**Document excerpt**
Virgilijus Juozas Čepaitis (8 November 1937 in Šakiai, Lithuania) is a Lithuanian publisher and translator, best known for his involvement in the Sąjūdis independence movement. He was the Executive Secretary of Sąjūdis and a member of its Initiative Group. He was also a signatory of the Declaration of the Restoration of Independence of Lithuania on 11 March 1990.

In 1961 Čepaitis graduated from Moscow's Maxim Gorky Literature Institute. Čepaitis is married to Auksuolė Čepaitienė. They have three children and live in Vilnius, Lithuania.

**Excerpted data**

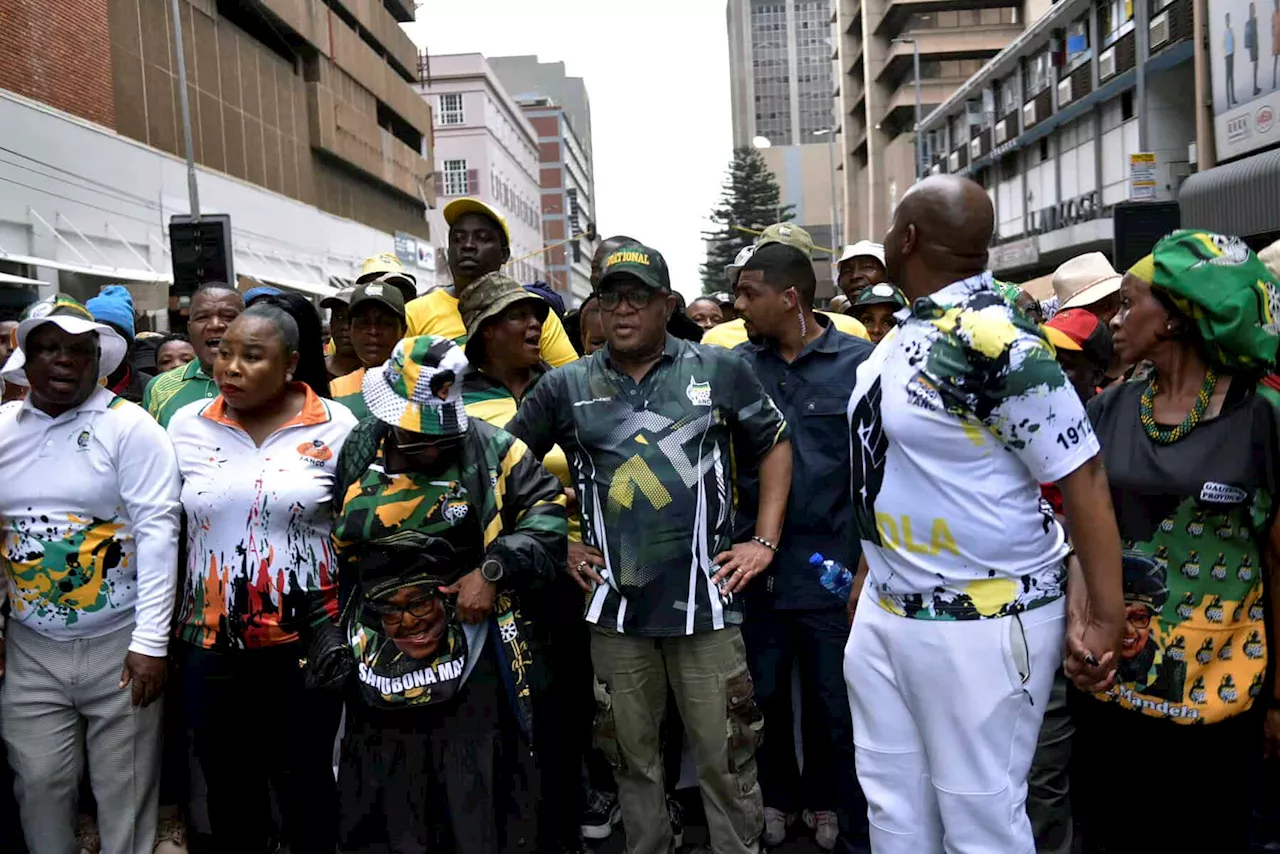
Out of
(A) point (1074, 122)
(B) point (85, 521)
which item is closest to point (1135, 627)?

...

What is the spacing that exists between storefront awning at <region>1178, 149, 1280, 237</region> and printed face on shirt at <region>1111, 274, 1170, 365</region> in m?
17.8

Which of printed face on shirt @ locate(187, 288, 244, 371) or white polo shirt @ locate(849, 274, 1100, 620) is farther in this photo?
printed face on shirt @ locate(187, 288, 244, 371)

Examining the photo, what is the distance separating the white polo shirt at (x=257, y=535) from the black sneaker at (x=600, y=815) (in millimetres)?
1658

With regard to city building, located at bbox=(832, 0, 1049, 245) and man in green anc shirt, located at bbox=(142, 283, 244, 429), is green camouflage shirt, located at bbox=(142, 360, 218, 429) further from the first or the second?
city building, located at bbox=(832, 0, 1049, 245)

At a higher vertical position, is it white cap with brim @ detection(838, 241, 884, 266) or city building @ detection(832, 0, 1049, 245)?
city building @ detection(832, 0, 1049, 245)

==

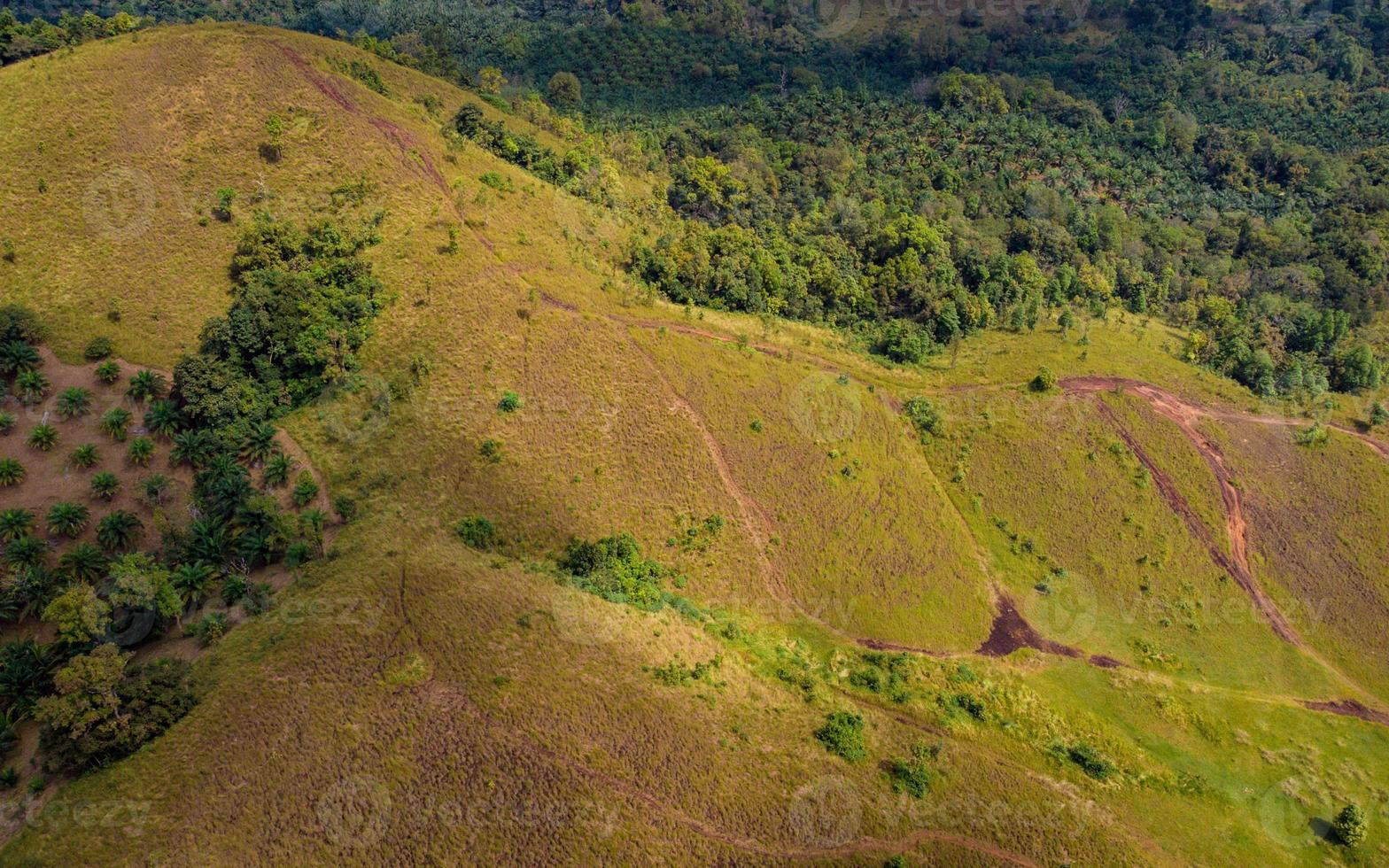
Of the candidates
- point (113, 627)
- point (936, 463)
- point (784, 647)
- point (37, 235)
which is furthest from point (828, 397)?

**Short exercise 1**
According to the Čepaitis biography, what did he do in 1961?
**Short exercise 2**
In one to three sentences, explain what the Čepaitis biography gives as the reason he is best known.
**Short exercise 3**
Please carry on the Čepaitis biography after its final sentence.

**Written answer 1**
He graduated from Moscow's Maxim Gorky Literature Institute.

**Written answer 2**
He is best known for his involvement in the Sąjūdis independence movement. He served as its Executive Secretary and was a member of its Initiative Group.

**Written answer 3**
Positions held
1958–1988 – free-lance translator;
1988–1989 – the chief-editor of the film company "ARS";
1989–1990 – the executive secretary of the Sąjūdis Movement;
1990–1992 – Member of Parliament and Chairman of the Committee for Civil Rights and Ethnic Minorities;
Chairman of the Sąjūdis faction, the member of the Lithuanian delegation in the negotiations with Russia in 1990–1991. Head of the Lithuanian delegation in the non-official negotiations with the Soviet Union in Hague, organised by De Burght consultations, 1991;
1993–1996 – the chief-editor of the publishing company "Litera";
1996–2001 – the director of the publishing company "Tvermė".
Since 2001 – the owner of the publishing company "Librum"

Social and political positions
Since 1968 – member of the Lithuanian Writers' Union;
1988 – member of the Initiative Group of the Lithuanian Reform Movement (Sąjūdis);
1988–1990 – member of the Sąjūdis' Seimas Council;
1989–1994 – Chairman of the Lithuania-Poland Association;
1990–1992 – Chairman of the Independence Party;
1990–1992 – Chairman of Stasys Šalkauskis Cultural Foundation;
Since 2003 – member of Lithuanian Translators Union.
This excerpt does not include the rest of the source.